2) The problem of 500 ~ 600V need use 2 electric capacity series connections before having solved, the design is excessive, 1200V need use 3 electric capacity series connections, also can fall 2 series connections can, reduced the uneven risk of voltage distribution to the probability of failure of electric capacity and even whole equipment has been reduced.

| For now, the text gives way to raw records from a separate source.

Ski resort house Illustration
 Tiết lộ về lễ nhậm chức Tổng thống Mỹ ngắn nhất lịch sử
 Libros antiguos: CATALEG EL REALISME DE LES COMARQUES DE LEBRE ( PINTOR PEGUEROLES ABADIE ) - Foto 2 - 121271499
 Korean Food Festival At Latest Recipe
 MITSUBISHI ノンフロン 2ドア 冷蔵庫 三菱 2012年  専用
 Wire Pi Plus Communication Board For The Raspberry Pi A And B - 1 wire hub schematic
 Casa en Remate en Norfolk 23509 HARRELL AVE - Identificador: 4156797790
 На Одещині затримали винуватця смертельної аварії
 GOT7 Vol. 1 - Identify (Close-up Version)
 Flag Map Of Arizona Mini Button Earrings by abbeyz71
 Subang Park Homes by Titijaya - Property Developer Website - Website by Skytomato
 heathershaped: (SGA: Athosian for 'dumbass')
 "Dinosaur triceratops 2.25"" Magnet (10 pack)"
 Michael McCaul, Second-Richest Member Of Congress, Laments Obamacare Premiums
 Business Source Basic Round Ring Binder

3) The power supply can provide power for new energy modules and electric appliances with ultrahigh voltage requirements, and the service life of the power supply is as long as more than 6 years.

Drawings

FIG. 1 is a flow chart of a method for manufacturing a high-voltage aluminum electrolytic capacitor according to the present invention;

FIG. 2 is a structural view of a capacitor obtained by the manufacturing method of the present invention.

The reference numbers in the figures illustrate: the electrolytic cell comprises a core 1, an aluminum shell 2, a cover plate 3, a sleeve 4, electrolytic paper 5, a cathode foil 6, an anode foil 7, a positive leading-out terminal 8 and a negative leading-out terminal 9.

Detailed Description

In order to better understand the purpose, structure and function of the present invention, the following will describe a method for manufacturing a high voltage aluminum electrolytic capacitor and the capacitor of the present invention in detail with reference to fig. 1-2.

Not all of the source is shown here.